In August 2023, Google researchers unveiled ‘End-to-End Query Term Weighting,’ introducing TW-BERT, a model designed to enhance search accuracy by integrating seamlessly with existing ranking systems. Though Google hasn’t officially confirmed using TW-BERT, this framework could significantly advance search intent understanding and query expansion. Read on to discover more.
In October 2018, Google introduced BERT, which officially rolled out in late 2019. BERT, or Bidirectional Encoder Representations from Transformers, is a natural language processing (NLP) application that brought AI to search at an unprecedented level.
BERT’s role in Google’s algorithm is to enhance the understanding of the meaning or intent behind search queries. It uses a deep learning algorithm, trained on a vast corpus of text, to understand the relationships between text elements for each language, based on understanding the relationship between wordpieces.
Essentially, BERT helps Google’s search engine to comprehend human language more accurately and naturally. This allows it to deliver better search results by identifying the most important parts of a query, especially for longer and more natural language searches.
BERT initially delivered on its promise, with both Google and users noting an improvement in the quality of search results. However, in recent years, there has been growing criticism regarding the quality of Google’s results. Many users feel that the search results have deteriorated, expressing increasing dissatisfaction.
This isn’t just one-off examples and edge cases from individual users – mainstream publications have noted that the quality of Google’s results is getting worse. Recent research, published in 2024 but with slightly older data, found that Google’s results have deteriorated with more spam and irrelevant results, but also that all major search engines, including Bing, have the same problem.
This has been frustrating for SEOs who follow best practice and adhere to Google’s guidelines, only to see spam results appearing first. It isn’t BERT’s fault though, it’s just that those creating spammy content, adapted and arguably became better at it and started using AI. But this means Google found itself with a problem to solve.

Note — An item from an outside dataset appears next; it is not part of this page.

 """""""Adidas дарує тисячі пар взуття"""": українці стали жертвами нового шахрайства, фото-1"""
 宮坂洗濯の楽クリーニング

Hence the introduction of TW-BERT. TW-BERT is a simpler model compared to BERT, designed to address a significant flaw in BERT. It solves this issue so effectively that many Google researchers are likely wondering why they didn’t think of it first.

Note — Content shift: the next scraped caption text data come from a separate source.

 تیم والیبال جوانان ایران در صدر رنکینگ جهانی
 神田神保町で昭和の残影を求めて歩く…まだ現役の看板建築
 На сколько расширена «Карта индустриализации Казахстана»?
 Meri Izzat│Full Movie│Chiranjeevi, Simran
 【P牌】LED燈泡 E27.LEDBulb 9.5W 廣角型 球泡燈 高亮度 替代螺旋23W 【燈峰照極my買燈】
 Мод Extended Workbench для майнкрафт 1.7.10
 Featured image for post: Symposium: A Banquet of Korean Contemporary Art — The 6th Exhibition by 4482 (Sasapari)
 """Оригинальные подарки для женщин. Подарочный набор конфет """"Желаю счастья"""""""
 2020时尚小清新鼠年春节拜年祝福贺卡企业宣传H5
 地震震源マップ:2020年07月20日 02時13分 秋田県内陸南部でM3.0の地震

Term weighting allows the elements of a search term to be prioritised based on their importance. Google already employs a form of term weighting through BERT, but this hasn’t been applied at the individual word or word series level until now.
Before Google implemented term weighting, the frequency of a term was more important, and pages had a better chance of ranking highly if they simply matched all the words in a user’s query in order. This led to keyword stuffing, causing even ethical SEOs to focus heavily on keywords.
Let’s be honest, it’s a habit we’re still struggling to break, and we may be overly focused on keywords even though they still hold some value. If you want to find out whether TW-BERT finally renders keywords obsolete, keep reading.
BERT was built to be fast (in order to maintain the speed of returning search results) and efficient in terms of computing power (so Google can still make a decent average margin on every search users make). This means it has to rely on a relatively small database, in large language model terms at least.
BERT has, we are told, around 30,000 wordpieces per language, not every wordpiece has a direct relationship with every other wordpiece but will at least have an indirect relationship meaning it can understand 30,000^30,000 relationships. BERT’s database, or to be more precise high-dimensional neural network, would have to be significantly bigger if instead of wordpieces it used words and n-grams.
All human languages use wordpieces, with some languages using them more extensively, particularly those with many affixes and suffixes. Wordpieces are elements of words that, while not always standalone words, have a basic meaning and can be combined in various ways to form new words.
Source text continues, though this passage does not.